Once advisors rid themselves of the hope and dream that they are among a tiny subset of investment professionals who can outwit the ruthless efficiency of markets, they can refocus trustees’ scarce time on addressing real financial challenges that are often neglected.

Quote 5: “Nothing so undermines your financial judgement as the sight of your neighbor getting rich.” —J. Pierpont Morgan, financier

Trustees often hesitate to change their portfolio in a way that makes them appear substantially different from their peers. Even those who subscribe to the belief that low-cost index funds are the most prudent approach often succumb to the fear of underperforming peers in the short-term.

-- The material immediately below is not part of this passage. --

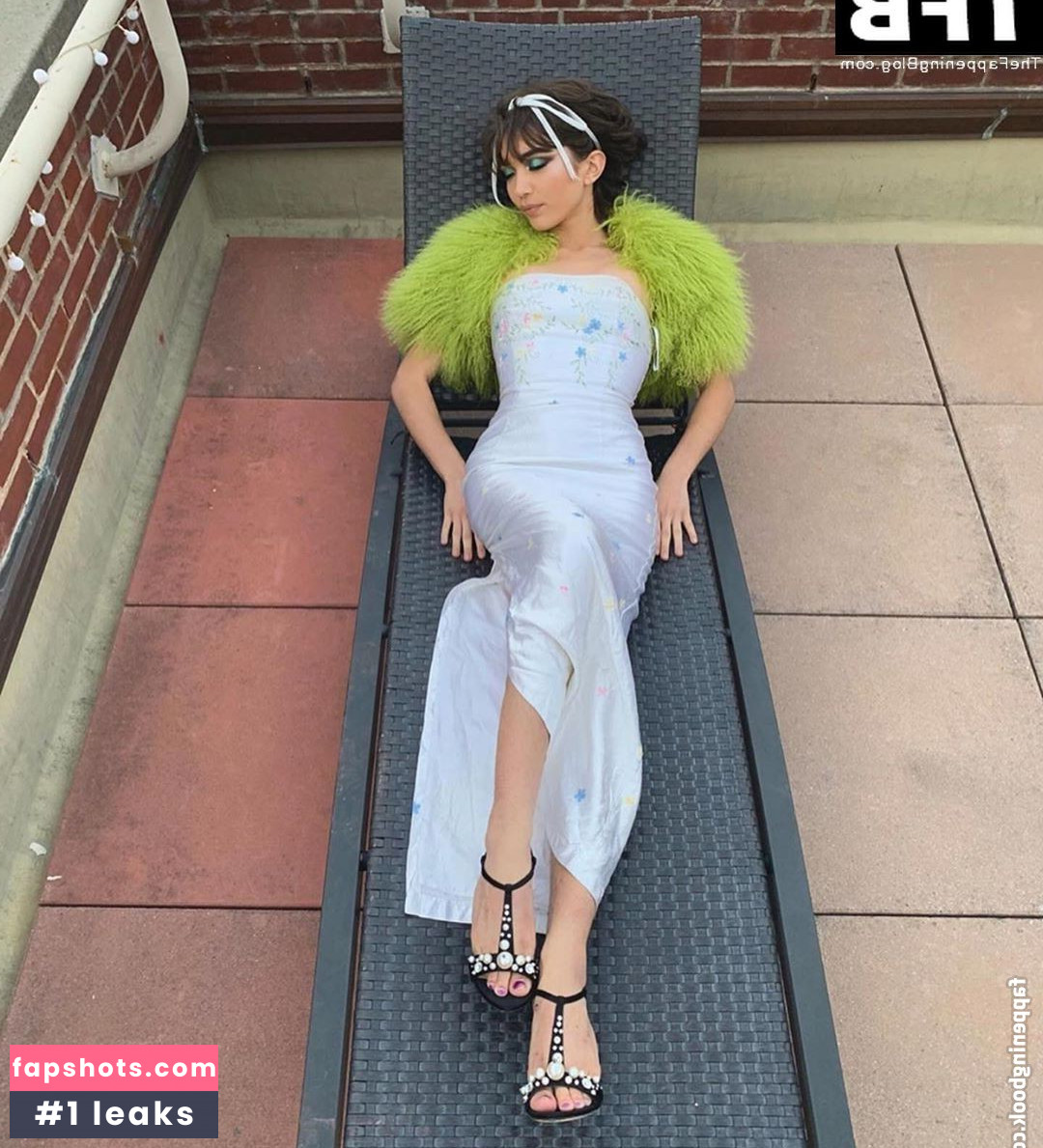 Rowan Blanchard gallery photo #418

It is a great irony of financial history that trustees often view heavy allocations to low-cost index funds as a riskier proposition when, in fact, it is quite the opposite. At the root of this misconception is an age-old axiom expressed by the great financier of the Gilded Age, J. Pierpont Morgan. Overcoming the instinctual envy that comes from witnessing neighbors getting richer is an emotional obstacle that trustees must surmount if they wish to become prudent stewards of capital.

I hope these quotes help guide future decisions of trustees in whose hands taxpayers and beneficiaries place their faith. Internalizing these principles requires no financial expense and little investment of a trustee’s scarcest asset — their time. Yet by applying them confidently and repeatedly, trustees can reduce costs, minimize unnecessary portfolio complexity, and reallocate their time to resolving previously neglected financial challenges. In so doing, they can travel further along the path toward fulfilling their fiduciary duty.